La Constitución del Estado Plurinacional se aprobó en un contexto de profunda desconfianza hacia los viejos mecanismos de designación, donde el reparto de cuotas entre partidos era la regla no escrita para llenar las altas magistraturas. En ese ambiente, la elección judicial se presentó como un signo de ruptura con el pasado y una pieza clave del nuevo proyecto político.

El mensaje era claro: si el pueblo elige al presidente, a los parlamentarios y a las autoridades subnacionales, también debe elegir a quienes imparten justicia desde las máximas instancias. Sin embargo, el diseño institucional dejó intacto un filtro decisivo: la preselección política de candidatos por la Asamblea Legislativa, que vació de contenido la promesa de democratización real.

Por qué esta elección no sirve para autoridades de esta naturaleza

Una autoridad judicial de alta jerarquía no puede ser elegida como si fuera un candidato más en una competencia electoral tradicional, porque su trabajo no consiste en representar intereses, sino en aplicar la Constitución y la ley con independencia, técnica y prudencia. El magistrado no legisla ni gobierna; decide conflictos y controla el poder, y por eso su lógica de legitimidad debería ser distinta a la de un cargo político sometido a campaña y marketing.

[Material entregado]

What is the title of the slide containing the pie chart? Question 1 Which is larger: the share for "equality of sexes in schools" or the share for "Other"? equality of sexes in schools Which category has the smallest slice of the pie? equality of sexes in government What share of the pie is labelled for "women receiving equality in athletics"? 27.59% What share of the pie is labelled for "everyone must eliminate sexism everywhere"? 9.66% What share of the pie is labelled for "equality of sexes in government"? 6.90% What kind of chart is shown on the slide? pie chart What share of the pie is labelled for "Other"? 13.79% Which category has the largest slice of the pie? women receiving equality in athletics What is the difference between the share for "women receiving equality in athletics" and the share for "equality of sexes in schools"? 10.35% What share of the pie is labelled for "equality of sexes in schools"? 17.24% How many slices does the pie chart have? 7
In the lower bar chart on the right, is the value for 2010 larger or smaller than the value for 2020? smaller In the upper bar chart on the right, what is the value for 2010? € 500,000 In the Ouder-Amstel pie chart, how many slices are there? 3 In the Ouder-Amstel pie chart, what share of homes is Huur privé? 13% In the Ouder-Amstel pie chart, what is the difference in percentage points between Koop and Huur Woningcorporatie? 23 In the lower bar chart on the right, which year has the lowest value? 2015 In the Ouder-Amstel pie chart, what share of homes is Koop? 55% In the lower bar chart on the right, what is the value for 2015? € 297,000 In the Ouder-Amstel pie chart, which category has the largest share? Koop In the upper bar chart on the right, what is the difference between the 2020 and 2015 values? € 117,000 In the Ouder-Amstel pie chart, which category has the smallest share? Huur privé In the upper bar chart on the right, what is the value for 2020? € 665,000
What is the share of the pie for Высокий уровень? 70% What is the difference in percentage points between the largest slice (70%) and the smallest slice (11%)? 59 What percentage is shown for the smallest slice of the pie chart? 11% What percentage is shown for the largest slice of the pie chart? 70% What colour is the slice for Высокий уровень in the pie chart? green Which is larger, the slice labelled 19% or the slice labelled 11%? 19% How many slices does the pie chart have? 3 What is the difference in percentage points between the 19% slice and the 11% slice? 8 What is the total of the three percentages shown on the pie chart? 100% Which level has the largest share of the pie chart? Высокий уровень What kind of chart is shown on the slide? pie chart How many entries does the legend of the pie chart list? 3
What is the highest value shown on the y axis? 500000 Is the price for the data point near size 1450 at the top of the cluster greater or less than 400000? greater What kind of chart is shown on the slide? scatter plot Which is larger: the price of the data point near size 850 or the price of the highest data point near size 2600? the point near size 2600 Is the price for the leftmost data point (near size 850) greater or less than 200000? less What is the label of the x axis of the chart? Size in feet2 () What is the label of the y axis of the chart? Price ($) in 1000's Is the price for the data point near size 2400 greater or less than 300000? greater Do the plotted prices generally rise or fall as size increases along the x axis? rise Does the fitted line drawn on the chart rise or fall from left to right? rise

[Qué hacer A] Según el texto sobre la elección judicial, ¿qué autoridades elige ya el pueblo? Nómbralas todas.
[Qué hacer B] Sigue escribiendo el texto sobre la elección judicial justo después de su última oración.
El listado no hace falta para nada.

[Respuesta escrita A] El presidente, los parlamentarios y las autoridades subnacionales.

[Respuesta escrita B]
El propio diseño de la elección judicial en Bolivia desnaturaliza la función jurisdiccional: obliga a candidatos a exponerse en un proceso que no guarda relación con la naturaleza reservada, imparcial y contra mayoritaria del juez constitucional o supremo. Cuando el juez depende de una campaña, se abre la puerta a compromisos previos y lealtades encubiertas, incompatibles con la imparcialidad que la sociedad espera.

El fracaso de 2011, 2017 y 2024

Las elecciones de 2011 ya adelantaron el desenlace: los votos nulos y blancos rondaron el 60%, reflejando un rechazo masivo a los candidatos y al propio modelo. En lugar de un voto de confianza, la ciudadanía emitió un voto de castigo que convirtió a los magistrados electos en autoridades formalmente designadas pero débilmente legitimadas.

En 2017 la señal fue aún más dura: medios y estudios coinciden en que los votos nulos y blancos superaron el 60–65%, consolidando una mayoría que prefería descalificar la oferta antes que respaldar a aspirantes desconocidos surgidos de una preselección dominada por una mayoría oficialista. Para 2024, la incapacidad de la Asamblea para renovar a las autoridades desembocó en la crisis judicial marcada por la prórroga de mandatos, que exhibió el colapso definitivo del modelo.

Electores sin información y selección política

En todas las elecciones judiciales bolivianas se ha repetido un dato inquietante: el ciudadano promedio no conoce a los candidatos, y aun los abogados que han escuchado algunos nombres carecen de información suficiente para una decisión responsable. Las papeletas llenas de rostros anónimos, sin campañas claras de mérito ni trayectoria, convierten el acto de votar en un ejercicio casi ciego.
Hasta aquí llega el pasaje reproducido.